TASK TO COMPLETE:
Below are the records; retype them exactly and omit each picture.

***

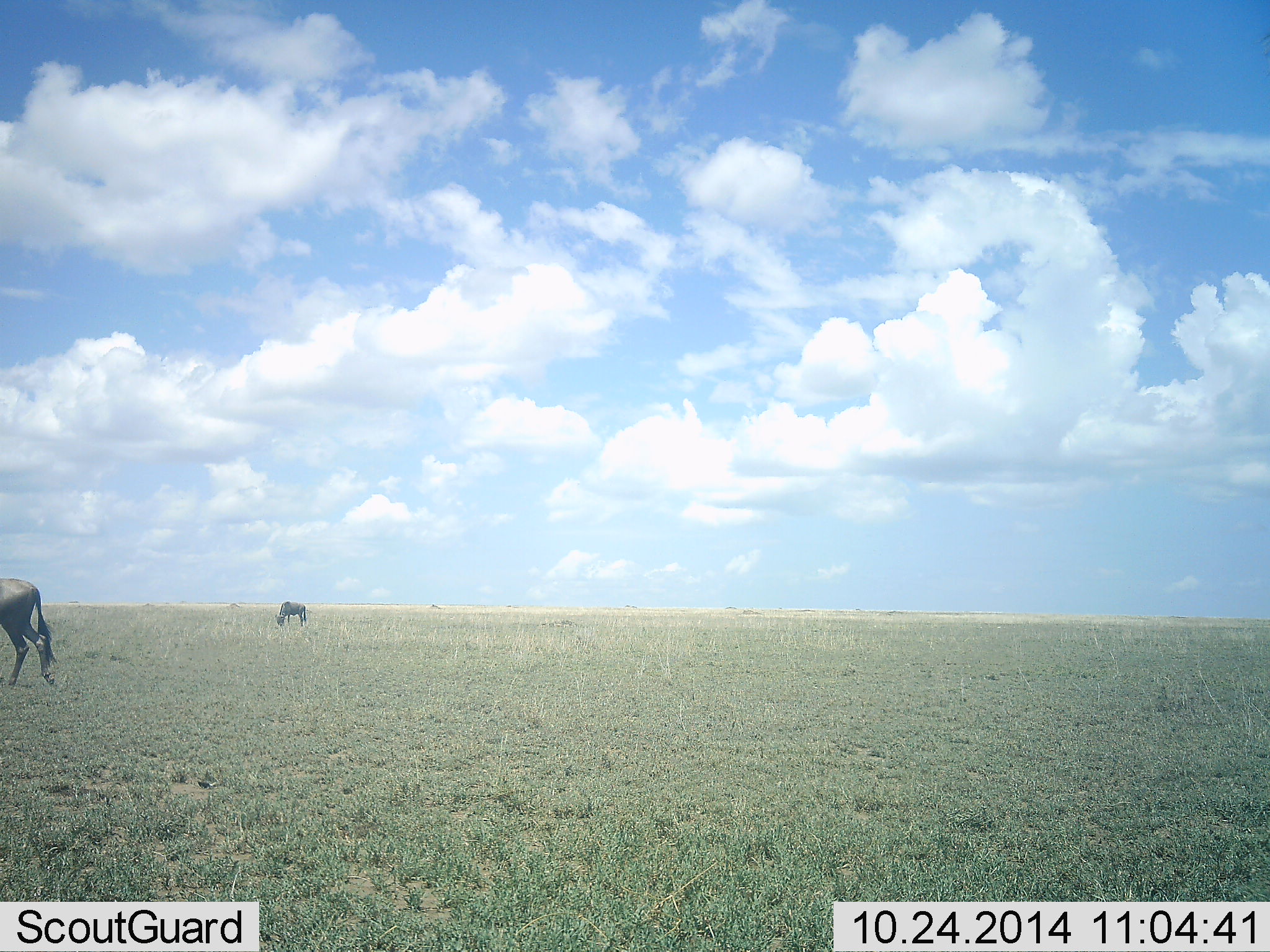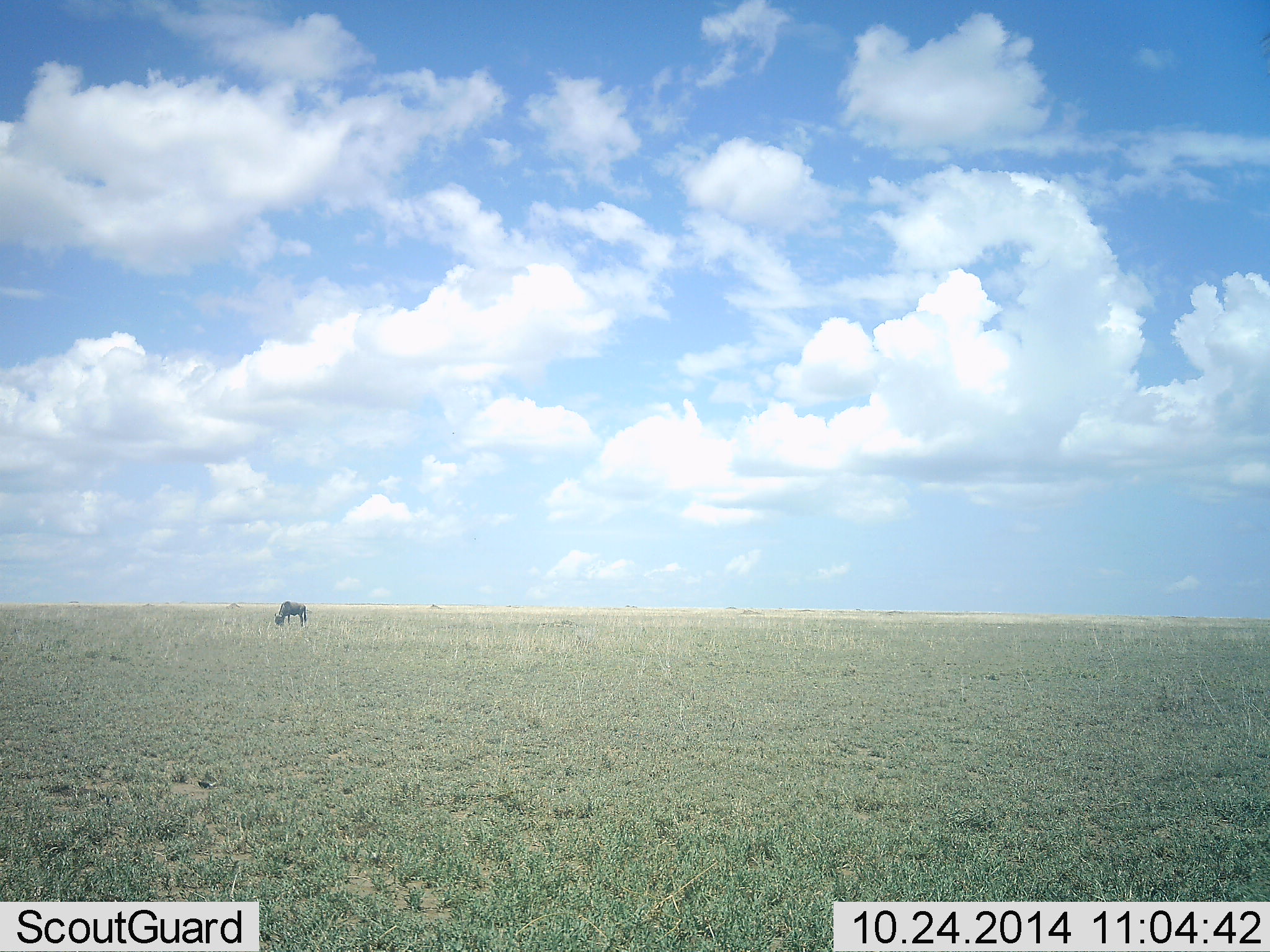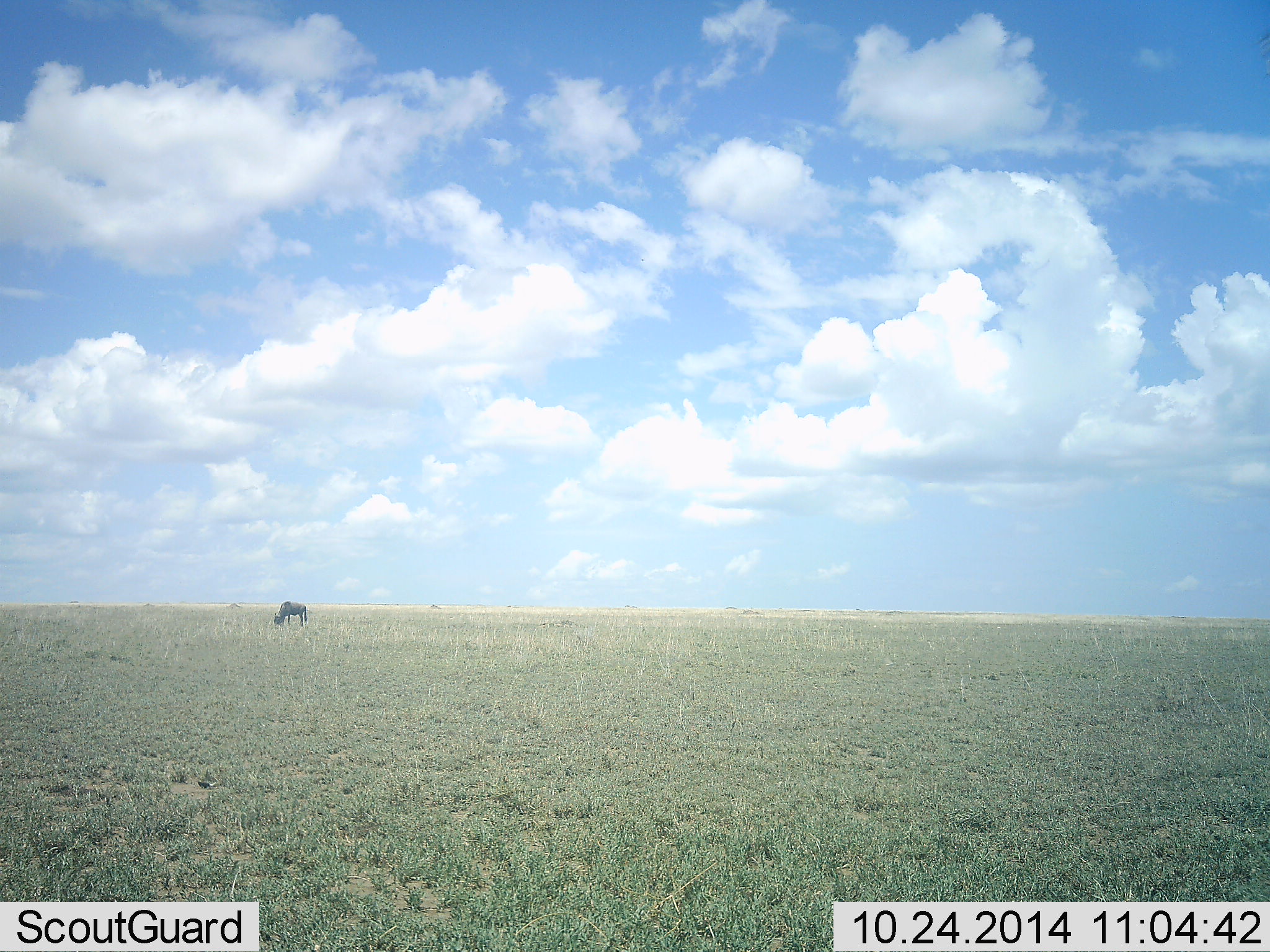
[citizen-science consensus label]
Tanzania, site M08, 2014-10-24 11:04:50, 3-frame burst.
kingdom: Animalia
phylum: Chordata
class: Mammalia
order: Artiodactyla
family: Bovidae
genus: Connochaetes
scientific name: Connochaetes taurinus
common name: blue wildebeest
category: wildebeest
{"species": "wildebeest (blue wildebeest) (Connochaetes taurinus)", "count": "2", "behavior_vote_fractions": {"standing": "40%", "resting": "0%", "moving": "80%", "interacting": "0%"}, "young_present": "0%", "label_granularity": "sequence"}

***

COMPLETED EXERCISE:
[citizen-science consensus label]
Tanzania, site M08, 2014-10-24 11:04:50, 3-frame burst.
kingdom: Animalia
phylum: Chordata
class: Mammalia
order: Artiodactyla
family: Bovidae
genus: Connochaetes
scientific name: Connochaetes taurinus
common name: blue wildebeest
category: wildebeest
{"species": "wildebeest (blue wildebeest) (Connochaetes taurinus)", "count": "2", "behavior_vote_fractions": {"standing": "40%", "resting": "0%", "moving": "80%", "interacting": "0%"}, "young_present": "0%", "label_granularity": "sequence"}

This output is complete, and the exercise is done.